26 de outubro de 2023 | Estratégia ESG, , ,

Brasil, qual é a tua cara?

Por Kelly Lima

Brasil o Protagonista inegável

Protagonista inegável do biênio 24-25, líder do G20 e do Mercosul, assumindo a presidência do Brics, e futura sede da COP30 em 2025, o Brasil terá como ponto central a questão climática a ser discutida. Em artigo no Valor, Joaquim Levy ressalta que este tema vai pautar as discussões entre as nações mais poderosas, ainda mais em um momento em que os fluxos de capitais nem bem se recuperaram da Covid-19 e já enfrentam novos períodos de guerra. Para mitigar seus riscos, argumenta o ex-ministro da Fazenda, os investimentos privados tendem a aportar seus recursos onde há custo e risco menores. A nova economia de baixo carbono, na qual a produção sustentável é economicamente vantajosa, deve oferecer vantagens evidentes.

Assim, é crucial ao Brasil ter um posicionamento mais assertivo à frente do G20, passando das palavras às ações. Isso significa enfrentar decisões difíceis especialmente em dois temas: energia e agricultura.

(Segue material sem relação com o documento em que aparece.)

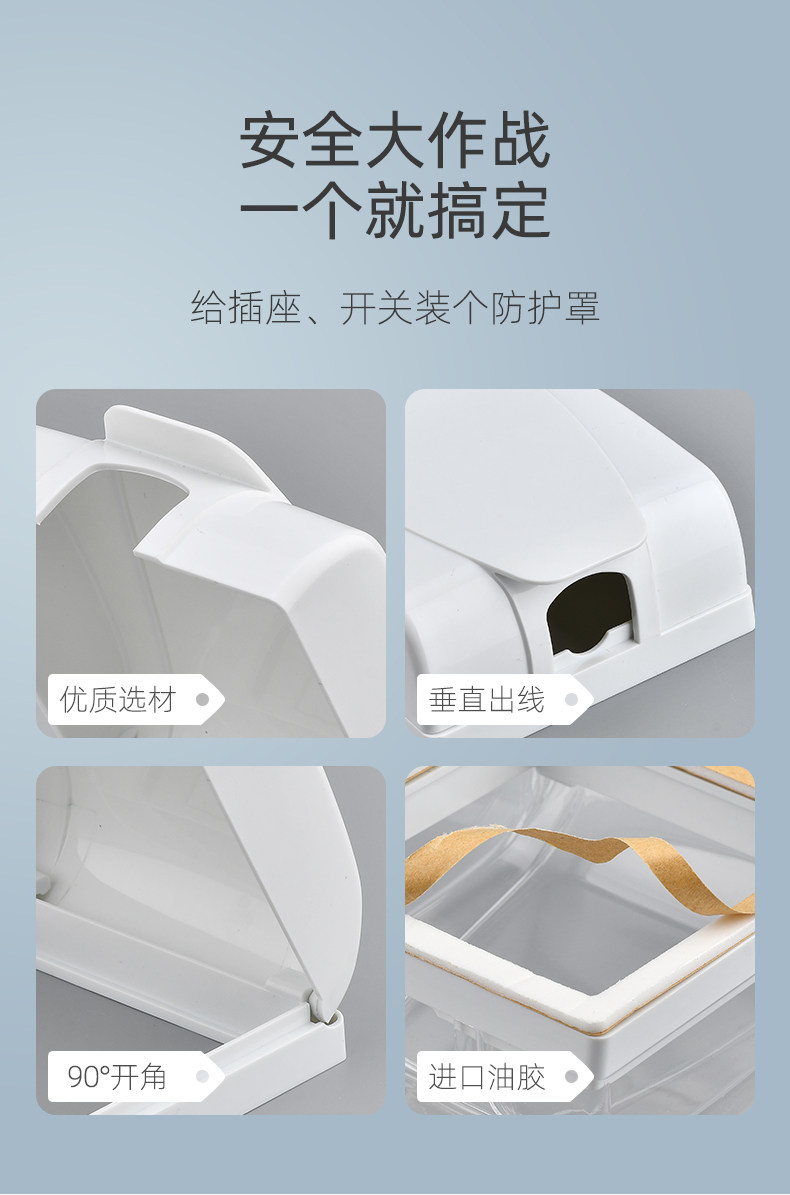 安全大作战
一个就搞定

给插座、开关装个防护罩

优质选材

垂直出线

90°开角

进口油胶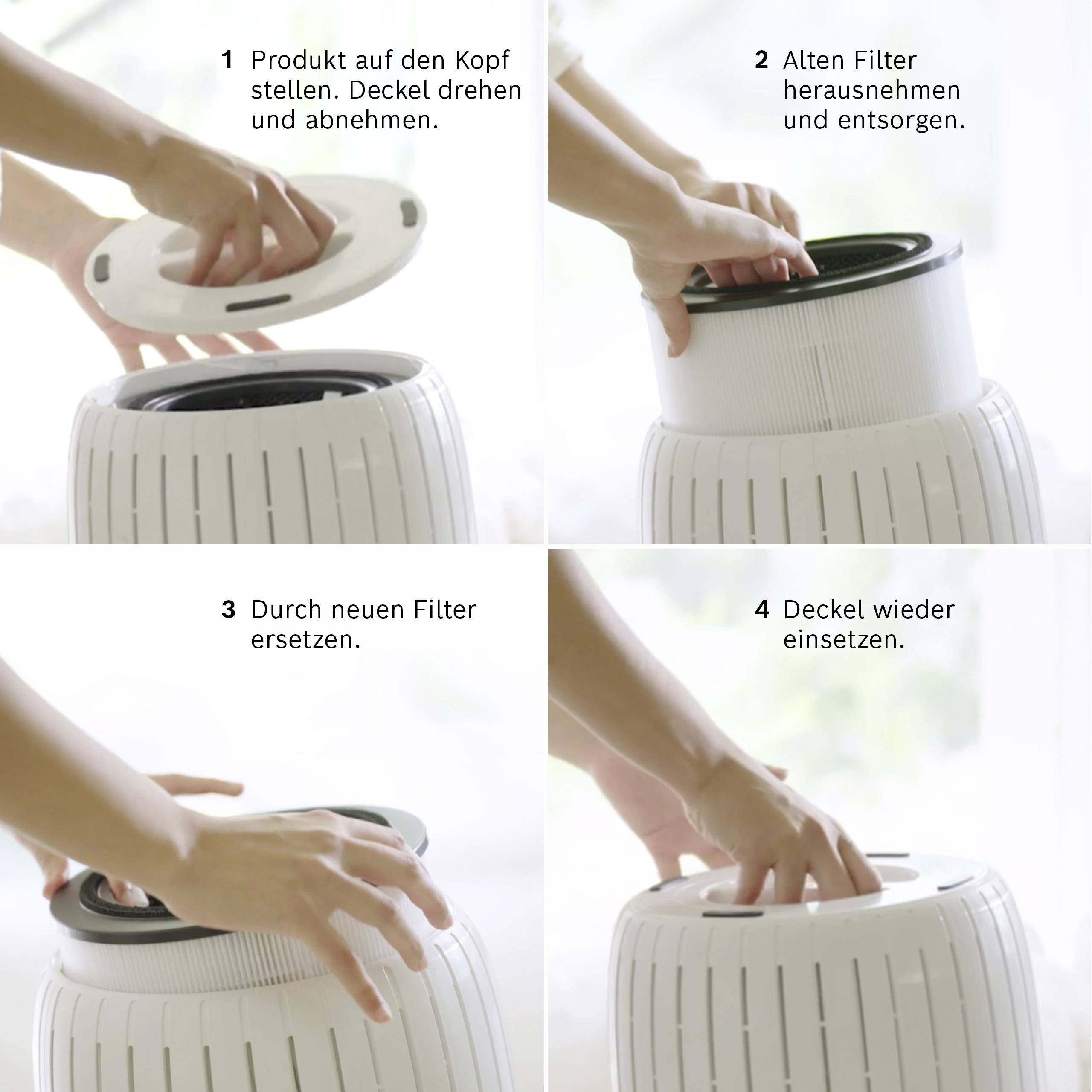 1 Produkt auf den Kopf stellen. Deckel drehen und abnehmen.

2 Alten Filter herausnehmen und entsorgen.

3 Durch neuen Filter ersetzen.

4 Deckel wieder einsetzen.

A questão dos combustíveis fósseis é complexa, pois envolve interesses arraigados e subsídios que vão de encontro à necessidade premente de reduzir as emissões. Embora a transição seja gradual, é inegável que o mundo está se afastando dos combustíveis fósseis. Relatório da Agência Internacional de Energia (IEA, em inglês) publicado esta semana reduziu expectativas do consumo mundial de combustíveis fósseis nos próximos anos, com aumento da participação das energias renováveis no mix global de eletricidade se aproximando de 50%, em comparação com cerca de 30% hoje. Neste cenário, a participação de carvão, petróleo e gás natural no fornecimento global de energia — que ficou em torno de 80% por décadas — começa a diminuir e atinge 73% até 2030. Mas como explicar isso para governadores que miram em royalties, petroleiros que temem o desemprego e toda uma cadeia de olho nas oportunidades ainda existentes no pré-sal ou na margem equatorial?

Na agricultura, outro caminho tortuoso. A produção de alimentos no Brasil foi responsável por 75% das emissões brutas no país, segundo estudo do Observatório do Clima, também lançado nesta semana. Segundo a FAO, no mundo as emissões dos sistemas alimentares aumentaram 16% entre 1990 e 2019, chegando a 37% do total hoje em dia. No Brasil, dentro dos sistemas alimentares, pelo menos 56% das emissões são provenientes do desmatamento. Com um PIB carregado nas costas pelo setor agrícola e uma boa parte da população que passa fome, como explicar a necessidade de virar também essa chave?

Numa interessante reflexão, artigo assinado pela ex-ministra do Meio Ambiente, Izabela Teixeira, em parceria com Ana Yang e Roberto Waack, avalia a constante cobrança do mercado financeiro sobre a tangibilidade dos impactos do clima, numa “necessária” correlação entre finanças e clima. Discute-se a urgência de “valorar” os bens tangíveis da natureza para que a Faria Lima, tal qual Wall Street, conceituem seus parâmetros, balizem métricas e possam enfim “valorizar” a natureza. Ora, trancados em seus escritórios envidraçados, no ar-condicionado congelante e diante de multitelas, dificilmente esses executivos, ou os políticos de ocasião, ou ainda empresários terão a mesma clareza sobre esta “tangibilidade” do que um indígena, ou qualquer outro representante de um povo originário, que vive na terra e dela extrai seu sustento e sua condição de estar vivo.

“A natureza é um bem único. Contemporaneamente, um bem único não fungível. Não pode ser tratado como uma commodity. Deve ir além do fetiche da moda, o carbono (sim, importante, mas não suficiente). Não se fraciona, não se soma, mas precisa percorrer, urgentemente a trilha da visibilidade econômico-financeira”, ressalta o artigo.

Para ter essa clareza, exemplos práticos e concretos talvez possam dar a dimensão do problema para quem não vive na terra. Um bom exemplo foi matéria produzida e exibida num programa dominical de alta repercussão junto a grandes massas. O Domingão do Huck do último domingo levou um ex madeireiro da região do Tumbira, área de conservação apoiada pela Fundação Amazônia Sustentável (FAS), à beira do Rio Negro, no Amazonas, para testemunhar o derretimento das geleiras patagônicas. A conexão direta entre desmatamento e mudanças climáticas tornou-se óbvia. Essa narrativa visual e impactante demonstrou, de maneira inequívoca, a relação causa-efeito que muitas vezes é difícil de compreender no mundo corporativo e político.

Usando uma expressão do “século passado”, o nexo causal é o que falta para “cair a ficha”.